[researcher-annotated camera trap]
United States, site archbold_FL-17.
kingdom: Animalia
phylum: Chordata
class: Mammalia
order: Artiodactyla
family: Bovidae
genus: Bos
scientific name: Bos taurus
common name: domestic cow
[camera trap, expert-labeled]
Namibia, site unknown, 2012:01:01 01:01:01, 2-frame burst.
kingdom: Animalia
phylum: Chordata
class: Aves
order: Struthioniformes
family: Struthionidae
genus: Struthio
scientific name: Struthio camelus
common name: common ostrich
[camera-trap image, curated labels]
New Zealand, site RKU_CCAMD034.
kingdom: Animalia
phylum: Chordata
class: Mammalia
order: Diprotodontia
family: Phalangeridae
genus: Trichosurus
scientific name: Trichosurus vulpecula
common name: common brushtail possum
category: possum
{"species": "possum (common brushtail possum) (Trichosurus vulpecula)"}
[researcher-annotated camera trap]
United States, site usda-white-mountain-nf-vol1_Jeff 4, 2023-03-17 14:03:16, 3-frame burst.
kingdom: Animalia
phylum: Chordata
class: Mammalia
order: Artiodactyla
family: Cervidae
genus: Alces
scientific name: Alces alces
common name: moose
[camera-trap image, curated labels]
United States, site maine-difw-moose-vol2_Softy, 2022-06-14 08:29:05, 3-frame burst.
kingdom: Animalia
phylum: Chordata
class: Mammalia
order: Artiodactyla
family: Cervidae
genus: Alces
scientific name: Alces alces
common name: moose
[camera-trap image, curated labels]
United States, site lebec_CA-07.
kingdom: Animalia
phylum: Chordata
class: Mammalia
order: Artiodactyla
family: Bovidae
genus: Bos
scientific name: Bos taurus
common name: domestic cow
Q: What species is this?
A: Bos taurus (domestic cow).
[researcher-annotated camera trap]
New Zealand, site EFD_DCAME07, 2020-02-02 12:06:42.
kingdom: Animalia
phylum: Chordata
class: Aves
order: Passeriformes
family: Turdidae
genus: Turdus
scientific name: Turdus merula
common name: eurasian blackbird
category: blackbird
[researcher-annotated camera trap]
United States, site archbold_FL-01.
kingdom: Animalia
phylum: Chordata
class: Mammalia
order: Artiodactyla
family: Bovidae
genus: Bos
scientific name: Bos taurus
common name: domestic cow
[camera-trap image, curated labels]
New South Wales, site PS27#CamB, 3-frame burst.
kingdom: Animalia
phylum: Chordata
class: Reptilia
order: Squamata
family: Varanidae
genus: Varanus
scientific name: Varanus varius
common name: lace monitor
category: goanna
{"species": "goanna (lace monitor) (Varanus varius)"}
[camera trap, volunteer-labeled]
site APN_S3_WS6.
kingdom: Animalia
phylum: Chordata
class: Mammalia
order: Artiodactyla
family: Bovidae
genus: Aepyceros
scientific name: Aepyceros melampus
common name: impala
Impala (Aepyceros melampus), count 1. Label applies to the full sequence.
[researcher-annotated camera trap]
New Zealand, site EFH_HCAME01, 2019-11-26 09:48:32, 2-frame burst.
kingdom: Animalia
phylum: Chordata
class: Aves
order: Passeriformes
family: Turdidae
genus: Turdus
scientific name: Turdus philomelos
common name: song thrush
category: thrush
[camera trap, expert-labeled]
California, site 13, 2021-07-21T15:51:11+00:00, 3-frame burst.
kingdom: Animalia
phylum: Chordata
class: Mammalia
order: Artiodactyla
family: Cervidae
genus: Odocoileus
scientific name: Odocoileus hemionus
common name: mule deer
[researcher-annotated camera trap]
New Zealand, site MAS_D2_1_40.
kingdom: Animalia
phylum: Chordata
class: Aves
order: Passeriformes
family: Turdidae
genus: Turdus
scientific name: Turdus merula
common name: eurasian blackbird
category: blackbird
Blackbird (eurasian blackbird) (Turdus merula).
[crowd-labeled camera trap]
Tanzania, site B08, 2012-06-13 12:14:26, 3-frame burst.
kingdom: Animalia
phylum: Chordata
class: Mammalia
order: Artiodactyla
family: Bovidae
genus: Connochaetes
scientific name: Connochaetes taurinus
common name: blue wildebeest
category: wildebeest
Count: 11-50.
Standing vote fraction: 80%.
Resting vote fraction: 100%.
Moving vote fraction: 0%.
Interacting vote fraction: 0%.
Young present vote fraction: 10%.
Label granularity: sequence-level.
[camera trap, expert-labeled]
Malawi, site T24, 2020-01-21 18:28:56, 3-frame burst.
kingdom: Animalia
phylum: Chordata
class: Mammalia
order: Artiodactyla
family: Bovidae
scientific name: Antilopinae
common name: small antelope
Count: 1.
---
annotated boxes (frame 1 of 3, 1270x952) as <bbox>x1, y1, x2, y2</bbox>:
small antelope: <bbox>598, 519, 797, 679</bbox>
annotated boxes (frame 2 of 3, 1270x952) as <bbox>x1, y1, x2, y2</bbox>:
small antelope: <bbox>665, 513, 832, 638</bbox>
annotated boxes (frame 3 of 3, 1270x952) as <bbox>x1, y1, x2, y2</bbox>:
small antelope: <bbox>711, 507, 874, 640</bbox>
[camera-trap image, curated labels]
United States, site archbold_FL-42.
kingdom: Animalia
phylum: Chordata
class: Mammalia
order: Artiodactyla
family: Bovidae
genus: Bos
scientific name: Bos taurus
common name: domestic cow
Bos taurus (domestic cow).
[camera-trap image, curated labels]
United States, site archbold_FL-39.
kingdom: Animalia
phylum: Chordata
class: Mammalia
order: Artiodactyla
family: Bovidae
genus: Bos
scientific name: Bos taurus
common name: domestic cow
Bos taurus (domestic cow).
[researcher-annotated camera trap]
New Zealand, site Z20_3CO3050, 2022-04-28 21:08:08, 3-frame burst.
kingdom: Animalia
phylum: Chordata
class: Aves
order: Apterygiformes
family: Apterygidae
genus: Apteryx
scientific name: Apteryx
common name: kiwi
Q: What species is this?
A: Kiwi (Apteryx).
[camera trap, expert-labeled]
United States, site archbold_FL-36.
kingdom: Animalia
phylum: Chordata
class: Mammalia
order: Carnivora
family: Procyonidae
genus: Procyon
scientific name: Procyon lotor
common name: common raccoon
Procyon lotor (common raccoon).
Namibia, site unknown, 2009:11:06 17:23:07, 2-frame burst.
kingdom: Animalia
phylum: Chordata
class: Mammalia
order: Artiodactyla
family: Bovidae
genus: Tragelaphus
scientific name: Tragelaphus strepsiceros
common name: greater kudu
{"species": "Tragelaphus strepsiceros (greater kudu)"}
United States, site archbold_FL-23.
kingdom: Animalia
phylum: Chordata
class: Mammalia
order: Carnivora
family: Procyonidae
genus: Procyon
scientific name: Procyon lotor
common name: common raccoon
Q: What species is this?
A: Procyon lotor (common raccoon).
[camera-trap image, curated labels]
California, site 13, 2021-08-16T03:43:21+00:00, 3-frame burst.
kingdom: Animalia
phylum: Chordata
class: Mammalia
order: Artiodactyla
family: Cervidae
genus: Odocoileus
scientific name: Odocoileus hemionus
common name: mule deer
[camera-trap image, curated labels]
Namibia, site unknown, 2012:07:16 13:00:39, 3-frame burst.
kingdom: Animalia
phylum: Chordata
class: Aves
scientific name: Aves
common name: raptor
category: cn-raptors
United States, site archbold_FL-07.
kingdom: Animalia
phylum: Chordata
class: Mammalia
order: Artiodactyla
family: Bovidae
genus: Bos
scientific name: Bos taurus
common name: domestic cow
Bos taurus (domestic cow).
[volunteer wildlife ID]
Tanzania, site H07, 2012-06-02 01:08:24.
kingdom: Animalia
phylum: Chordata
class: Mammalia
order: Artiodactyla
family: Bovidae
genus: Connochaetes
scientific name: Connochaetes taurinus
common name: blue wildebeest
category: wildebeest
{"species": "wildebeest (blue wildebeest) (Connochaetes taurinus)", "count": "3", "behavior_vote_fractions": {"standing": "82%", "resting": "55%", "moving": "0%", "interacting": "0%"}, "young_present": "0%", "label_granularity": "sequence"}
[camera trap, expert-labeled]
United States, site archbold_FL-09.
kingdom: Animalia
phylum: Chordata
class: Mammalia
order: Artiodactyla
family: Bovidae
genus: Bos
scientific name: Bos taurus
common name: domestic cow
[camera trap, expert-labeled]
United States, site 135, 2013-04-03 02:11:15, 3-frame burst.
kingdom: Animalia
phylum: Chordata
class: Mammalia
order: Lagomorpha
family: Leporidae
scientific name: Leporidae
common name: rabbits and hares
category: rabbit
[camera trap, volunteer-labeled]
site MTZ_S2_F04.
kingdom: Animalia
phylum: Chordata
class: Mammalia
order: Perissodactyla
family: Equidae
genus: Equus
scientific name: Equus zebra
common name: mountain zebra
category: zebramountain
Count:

+===+

## PROBLEM REQUIREMENTS
Please write out the material word for word from its first line through the line holding "genus: Varanus", including both, and no line past it.

## SOLUTION TO THE PROBLEM
[researcher-annotated camera trap]
United States, site archbold_FL-17.
kingdom: Animalia
phylum: Chordata
class: Mammalia
order: Artiodactyla
family: Bovidae
genus: Bos
scientific name: Bos taurus
common name: domestic cow
[camera trap, expert-labeled]
Namibia, site unknown, 2012:01:01 01:01:01, 2-frame burst.
kingdom: Animalia
phylum: Chordata
class: Aves
order: Struthioniformes
family: Struthionidae
genus: Struthio
scientific name: Struthio camelus
common name: common ostrich
[camera-trap image, curated labels]
New Zealand, site RKU_CCAMD034.
kingdom: Animalia
phylum: Chordata
class: Mammalia
order: Diprotodontia
family: Phalangeridae
genus: Trichosurus
scientific name: Trichosurus vulpecula
common name: common brushtail possum
category: possum
{"species": "possum (common brushtail possum) (Trichosurus vulpecula)"}
[researcher-annotated camera trap]
United States, site usda-white-mountain-nf-vol1_Jeff 4, 2023-03-17 14:03:16, 3-frame burst.
kingdom: Animalia
phylum: Chordata
class: Mammalia
order: Artiodactyla
family: Cervidae
genus: Alces
scientific name: Alces alces
common name: moose
[camera-trap image, curated labels]
United States, site maine-difw-moose-vol2_Softy, 2022-06-14 08:29:05, 3-frame burst.
kingdom: Animalia
phylum: Chordata
class: Mammalia
order: Artiodactyla
family: Cervidae
genus: Alces
scientific name: Alces alces
common name: moose
[camera-trap image, curated labels]
United States, site lebec_CA-07.
kingdom: Animalia
phylum: Chordata
class: Mammalia
order: Artiodactyla
family: Bovidae
genus: Bos
scientific name: Bos taurus
common name: domestic cow
Q: What species is this?
A: Bos taurus (domestic cow).
[researcher-annotated camera trap]
New Zealand, site EFD_DCAME07, 2020-02-02 12:06:42.
kingdom: Animalia
phylum: Chordata
class: Aves
order: Passeriformes
family: Turdidae
genus: Turdus
scientific name: Turdus merula
common name: eurasian blackbird
category: blackbird
[researcher-annotated camera trap]
United States, site archbold_FL-01.
kingdom: Animalia
phylum: Chordata
class: Mammalia
order: Artiodactyla
family: Bovidae
genus: Bos
scientific name: Bos taurus
common name: domestic cow
[camera-trap image, curated labels]
New South Wales, site PS27#CamB, 3-frame burst.
kingdom: Animalia
phylum: Chordata
class: Reptilia
order: Squamata
family: Varanidae
genus: Varanus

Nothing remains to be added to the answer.